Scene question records
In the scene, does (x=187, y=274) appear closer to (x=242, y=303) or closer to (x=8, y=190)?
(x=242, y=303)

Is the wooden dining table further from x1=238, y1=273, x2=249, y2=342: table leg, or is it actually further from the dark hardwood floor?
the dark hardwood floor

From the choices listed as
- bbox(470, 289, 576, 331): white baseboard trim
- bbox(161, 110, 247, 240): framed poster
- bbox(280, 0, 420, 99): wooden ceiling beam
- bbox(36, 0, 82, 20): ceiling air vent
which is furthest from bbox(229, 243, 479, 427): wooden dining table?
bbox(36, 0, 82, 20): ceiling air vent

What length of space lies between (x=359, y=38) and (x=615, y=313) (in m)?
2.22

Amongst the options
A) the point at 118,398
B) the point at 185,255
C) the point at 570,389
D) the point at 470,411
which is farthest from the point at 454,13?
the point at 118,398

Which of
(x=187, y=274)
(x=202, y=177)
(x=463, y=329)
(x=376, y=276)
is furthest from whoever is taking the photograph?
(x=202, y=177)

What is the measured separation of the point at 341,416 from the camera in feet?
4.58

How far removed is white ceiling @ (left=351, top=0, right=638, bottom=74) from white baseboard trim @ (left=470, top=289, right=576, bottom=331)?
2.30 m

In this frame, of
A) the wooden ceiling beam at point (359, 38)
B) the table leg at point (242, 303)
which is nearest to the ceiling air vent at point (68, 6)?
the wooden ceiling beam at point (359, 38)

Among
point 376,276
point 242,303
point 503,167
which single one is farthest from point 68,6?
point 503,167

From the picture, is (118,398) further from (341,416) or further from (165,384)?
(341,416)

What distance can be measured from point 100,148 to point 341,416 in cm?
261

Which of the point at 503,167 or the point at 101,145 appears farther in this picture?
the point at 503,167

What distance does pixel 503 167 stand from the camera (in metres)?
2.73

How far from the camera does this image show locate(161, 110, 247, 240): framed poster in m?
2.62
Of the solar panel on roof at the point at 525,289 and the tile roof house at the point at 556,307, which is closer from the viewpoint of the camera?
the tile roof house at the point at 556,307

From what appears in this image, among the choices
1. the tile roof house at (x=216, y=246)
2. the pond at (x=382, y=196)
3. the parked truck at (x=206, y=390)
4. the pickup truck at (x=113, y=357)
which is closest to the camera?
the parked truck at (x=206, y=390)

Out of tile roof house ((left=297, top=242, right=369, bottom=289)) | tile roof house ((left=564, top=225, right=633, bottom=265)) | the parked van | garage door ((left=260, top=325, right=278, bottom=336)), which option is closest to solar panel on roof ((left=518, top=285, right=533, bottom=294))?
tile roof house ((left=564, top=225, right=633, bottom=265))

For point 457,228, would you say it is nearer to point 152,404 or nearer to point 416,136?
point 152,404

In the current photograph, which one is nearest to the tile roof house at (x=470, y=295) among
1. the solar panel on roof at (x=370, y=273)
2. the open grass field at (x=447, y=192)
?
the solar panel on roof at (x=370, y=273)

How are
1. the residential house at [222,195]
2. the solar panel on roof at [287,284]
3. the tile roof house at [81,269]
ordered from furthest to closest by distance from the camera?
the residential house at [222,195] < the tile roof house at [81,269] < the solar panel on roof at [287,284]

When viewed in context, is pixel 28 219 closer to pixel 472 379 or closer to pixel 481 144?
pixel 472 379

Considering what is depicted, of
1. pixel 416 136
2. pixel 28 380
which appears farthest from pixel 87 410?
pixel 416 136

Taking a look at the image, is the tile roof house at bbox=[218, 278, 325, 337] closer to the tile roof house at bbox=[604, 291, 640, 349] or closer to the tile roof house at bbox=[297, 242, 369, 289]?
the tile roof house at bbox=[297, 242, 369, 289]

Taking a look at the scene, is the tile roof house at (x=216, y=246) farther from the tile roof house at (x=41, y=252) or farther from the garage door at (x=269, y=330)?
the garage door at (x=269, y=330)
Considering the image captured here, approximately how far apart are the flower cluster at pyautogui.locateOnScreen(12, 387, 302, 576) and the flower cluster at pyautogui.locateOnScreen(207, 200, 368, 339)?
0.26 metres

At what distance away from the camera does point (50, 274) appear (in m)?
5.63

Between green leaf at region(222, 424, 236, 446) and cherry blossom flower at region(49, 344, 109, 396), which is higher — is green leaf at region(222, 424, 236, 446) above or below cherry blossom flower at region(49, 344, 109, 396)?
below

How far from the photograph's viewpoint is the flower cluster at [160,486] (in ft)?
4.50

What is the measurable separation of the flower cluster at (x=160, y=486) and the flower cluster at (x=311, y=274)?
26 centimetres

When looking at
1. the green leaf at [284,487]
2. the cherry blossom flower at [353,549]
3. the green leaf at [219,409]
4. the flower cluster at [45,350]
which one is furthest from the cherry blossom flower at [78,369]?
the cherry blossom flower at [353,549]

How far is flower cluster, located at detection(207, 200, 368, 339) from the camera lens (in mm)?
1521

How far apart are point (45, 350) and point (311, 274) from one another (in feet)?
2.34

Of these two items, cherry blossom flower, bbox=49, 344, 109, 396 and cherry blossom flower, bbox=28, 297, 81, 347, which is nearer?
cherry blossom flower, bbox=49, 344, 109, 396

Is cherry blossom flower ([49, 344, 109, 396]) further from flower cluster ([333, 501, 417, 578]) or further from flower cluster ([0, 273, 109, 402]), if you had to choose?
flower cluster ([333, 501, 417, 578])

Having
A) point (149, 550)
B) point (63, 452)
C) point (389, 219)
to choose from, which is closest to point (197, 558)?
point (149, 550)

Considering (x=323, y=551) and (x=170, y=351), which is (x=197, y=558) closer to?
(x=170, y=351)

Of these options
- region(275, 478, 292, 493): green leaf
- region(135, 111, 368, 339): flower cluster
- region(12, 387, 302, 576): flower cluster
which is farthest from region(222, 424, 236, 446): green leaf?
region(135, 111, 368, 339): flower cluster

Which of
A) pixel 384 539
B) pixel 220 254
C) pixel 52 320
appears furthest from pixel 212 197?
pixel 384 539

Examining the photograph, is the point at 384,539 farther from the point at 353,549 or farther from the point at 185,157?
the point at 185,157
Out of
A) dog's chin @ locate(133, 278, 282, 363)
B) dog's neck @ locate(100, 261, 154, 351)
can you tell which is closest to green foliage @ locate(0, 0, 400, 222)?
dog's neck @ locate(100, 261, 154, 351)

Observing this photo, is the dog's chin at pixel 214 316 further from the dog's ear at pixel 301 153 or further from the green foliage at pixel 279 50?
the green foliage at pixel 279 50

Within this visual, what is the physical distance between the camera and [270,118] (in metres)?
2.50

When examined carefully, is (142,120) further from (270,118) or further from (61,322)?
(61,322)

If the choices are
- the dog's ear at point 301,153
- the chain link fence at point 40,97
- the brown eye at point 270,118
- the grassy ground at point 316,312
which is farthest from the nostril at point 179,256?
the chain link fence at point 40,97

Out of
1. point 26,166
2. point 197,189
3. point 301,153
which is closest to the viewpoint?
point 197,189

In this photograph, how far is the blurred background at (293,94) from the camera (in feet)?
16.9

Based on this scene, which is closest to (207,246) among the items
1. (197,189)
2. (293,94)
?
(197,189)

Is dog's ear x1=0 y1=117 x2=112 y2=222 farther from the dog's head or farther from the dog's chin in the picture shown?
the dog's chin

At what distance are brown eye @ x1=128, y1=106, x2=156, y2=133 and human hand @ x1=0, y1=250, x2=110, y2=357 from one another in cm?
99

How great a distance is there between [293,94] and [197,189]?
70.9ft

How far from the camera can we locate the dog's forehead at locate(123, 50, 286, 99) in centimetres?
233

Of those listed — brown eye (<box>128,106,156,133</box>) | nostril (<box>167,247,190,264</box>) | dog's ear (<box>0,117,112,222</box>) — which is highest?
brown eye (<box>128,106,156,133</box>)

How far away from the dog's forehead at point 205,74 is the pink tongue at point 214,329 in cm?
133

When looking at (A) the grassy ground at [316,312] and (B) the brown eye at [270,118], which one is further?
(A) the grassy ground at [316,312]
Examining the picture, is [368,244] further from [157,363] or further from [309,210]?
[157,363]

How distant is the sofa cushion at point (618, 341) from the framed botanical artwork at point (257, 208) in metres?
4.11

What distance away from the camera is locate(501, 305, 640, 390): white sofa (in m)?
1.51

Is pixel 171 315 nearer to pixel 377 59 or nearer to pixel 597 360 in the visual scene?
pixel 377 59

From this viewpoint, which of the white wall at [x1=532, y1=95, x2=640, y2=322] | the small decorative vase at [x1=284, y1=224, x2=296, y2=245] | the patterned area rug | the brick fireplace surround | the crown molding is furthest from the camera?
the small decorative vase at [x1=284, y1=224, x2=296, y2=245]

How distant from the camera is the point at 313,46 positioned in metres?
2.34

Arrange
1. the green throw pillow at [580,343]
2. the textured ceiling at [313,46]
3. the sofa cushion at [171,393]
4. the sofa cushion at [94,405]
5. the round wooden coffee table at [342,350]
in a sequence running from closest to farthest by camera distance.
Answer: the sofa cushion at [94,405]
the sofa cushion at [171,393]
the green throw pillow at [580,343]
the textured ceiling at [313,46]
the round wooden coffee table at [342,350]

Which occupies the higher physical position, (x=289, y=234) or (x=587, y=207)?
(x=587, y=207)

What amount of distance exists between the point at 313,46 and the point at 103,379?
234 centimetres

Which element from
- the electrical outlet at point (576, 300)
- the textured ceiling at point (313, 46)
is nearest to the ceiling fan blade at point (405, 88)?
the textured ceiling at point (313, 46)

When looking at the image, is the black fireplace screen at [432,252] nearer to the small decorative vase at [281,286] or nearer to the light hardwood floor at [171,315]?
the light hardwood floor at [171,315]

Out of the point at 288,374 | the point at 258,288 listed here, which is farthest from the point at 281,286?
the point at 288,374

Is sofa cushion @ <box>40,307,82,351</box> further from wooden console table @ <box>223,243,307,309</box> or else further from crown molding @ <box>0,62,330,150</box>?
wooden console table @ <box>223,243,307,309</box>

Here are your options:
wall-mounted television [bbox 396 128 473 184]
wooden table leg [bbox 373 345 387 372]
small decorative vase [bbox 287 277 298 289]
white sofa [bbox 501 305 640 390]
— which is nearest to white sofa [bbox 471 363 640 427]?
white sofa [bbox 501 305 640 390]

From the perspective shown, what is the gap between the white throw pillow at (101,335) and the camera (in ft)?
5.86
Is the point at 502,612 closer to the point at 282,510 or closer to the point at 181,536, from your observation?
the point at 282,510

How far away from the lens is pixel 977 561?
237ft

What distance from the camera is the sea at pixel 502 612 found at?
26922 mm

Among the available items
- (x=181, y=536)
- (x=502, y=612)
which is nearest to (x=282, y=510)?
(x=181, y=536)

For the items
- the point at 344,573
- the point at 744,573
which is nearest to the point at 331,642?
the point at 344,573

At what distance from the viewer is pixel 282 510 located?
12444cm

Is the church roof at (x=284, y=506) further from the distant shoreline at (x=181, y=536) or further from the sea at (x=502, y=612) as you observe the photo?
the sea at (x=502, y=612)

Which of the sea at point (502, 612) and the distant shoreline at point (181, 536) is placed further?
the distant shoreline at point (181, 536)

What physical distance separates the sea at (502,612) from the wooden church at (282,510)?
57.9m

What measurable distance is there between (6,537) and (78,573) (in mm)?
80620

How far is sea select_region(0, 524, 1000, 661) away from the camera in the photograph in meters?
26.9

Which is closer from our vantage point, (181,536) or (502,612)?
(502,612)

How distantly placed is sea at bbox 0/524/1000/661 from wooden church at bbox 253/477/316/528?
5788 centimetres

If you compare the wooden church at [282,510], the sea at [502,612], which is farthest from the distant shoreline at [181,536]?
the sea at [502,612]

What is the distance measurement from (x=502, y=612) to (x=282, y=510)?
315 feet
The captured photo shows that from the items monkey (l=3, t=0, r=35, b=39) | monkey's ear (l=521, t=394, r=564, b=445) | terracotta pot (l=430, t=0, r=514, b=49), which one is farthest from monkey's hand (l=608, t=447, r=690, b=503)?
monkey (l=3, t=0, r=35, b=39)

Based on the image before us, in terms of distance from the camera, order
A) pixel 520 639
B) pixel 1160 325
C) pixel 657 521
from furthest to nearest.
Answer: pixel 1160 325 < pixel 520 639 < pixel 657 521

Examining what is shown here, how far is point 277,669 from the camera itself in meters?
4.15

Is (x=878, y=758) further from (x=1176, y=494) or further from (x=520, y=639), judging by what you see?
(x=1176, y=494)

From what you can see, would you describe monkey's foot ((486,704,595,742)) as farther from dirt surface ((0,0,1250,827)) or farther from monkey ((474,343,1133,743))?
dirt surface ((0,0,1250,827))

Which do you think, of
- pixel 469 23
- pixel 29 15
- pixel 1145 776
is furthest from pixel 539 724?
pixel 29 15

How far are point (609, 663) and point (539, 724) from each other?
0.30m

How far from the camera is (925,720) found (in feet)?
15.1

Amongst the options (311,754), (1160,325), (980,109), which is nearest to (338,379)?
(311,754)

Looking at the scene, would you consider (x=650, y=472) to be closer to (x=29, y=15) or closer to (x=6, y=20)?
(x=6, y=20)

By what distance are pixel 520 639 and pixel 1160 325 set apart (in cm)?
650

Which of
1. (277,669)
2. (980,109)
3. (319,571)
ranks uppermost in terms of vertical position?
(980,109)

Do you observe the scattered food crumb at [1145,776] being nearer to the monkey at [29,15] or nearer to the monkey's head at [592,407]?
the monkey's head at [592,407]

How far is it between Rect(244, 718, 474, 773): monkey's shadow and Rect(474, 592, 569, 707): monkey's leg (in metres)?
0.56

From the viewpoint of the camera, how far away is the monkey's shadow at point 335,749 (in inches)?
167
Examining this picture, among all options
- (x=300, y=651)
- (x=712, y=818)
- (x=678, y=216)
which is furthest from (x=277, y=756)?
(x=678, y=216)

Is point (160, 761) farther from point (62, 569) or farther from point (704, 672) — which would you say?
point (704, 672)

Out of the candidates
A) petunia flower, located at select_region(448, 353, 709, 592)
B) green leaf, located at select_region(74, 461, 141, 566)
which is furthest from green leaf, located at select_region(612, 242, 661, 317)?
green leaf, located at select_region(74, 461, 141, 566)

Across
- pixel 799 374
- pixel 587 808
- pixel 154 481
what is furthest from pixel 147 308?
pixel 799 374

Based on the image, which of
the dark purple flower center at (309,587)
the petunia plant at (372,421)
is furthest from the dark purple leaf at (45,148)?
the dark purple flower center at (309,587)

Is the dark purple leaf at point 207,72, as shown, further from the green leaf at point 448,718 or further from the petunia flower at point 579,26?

» **Aim of the exercise**: Take the line that contains "Do you observe" and every line after it through the end of the listing above, and repeat them exactly.

» **Solved problem**:
Do you observe the scattered food crumb at [1145,776] being nearer to the monkey at [29,15] or nearer to the monkey's head at [592,407]?
the monkey's head at [592,407]

How far is it between Rect(244, 718, 474, 773): monkey's shadow and Rect(474, 592, 569, 707): monkey's leg (in metres)?
0.56

From the viewpoint of the camera, how far away is the monkey's shadow at point 335,749 (in inches)?
167
Examining this picture, among all options
- (x=300, y=651)
- (x=712, y=818)
- (x=678, y=216)
which is furthest from (x=277, y=756)?
(x=678, y=216)

Is point (160, 761) farther from point (62, 569) or farther from point (704, 672) — which would you say?
point (704, 672)

Out of the candidates
A) petunia flower, located at select_region(448, 353, 709, 592)
B) green leaf, located at select_region(74, 461, 141, 566)
which is furthest from green leaf, located at select_region(612, 242, 661, 317)?
green leaf, located at select_region(74, 461, 141, 566)

Across
- pixel 799 374
- pixel 587 808
- pixel 154 481
what is furthest from pixel 147 308?
pixel 799 374

Based on the image, which of
the dark purple flower center at (309,587)
the petunia plant at (372,421)
is furthest from the dark purple leaf at (45,148)?
the dark purple flower center at (309,587)

Is the dark purple leaf at point 207,72, as shown, further from the green leaf at point 448,718 or further from the petunia flower at point 579,26?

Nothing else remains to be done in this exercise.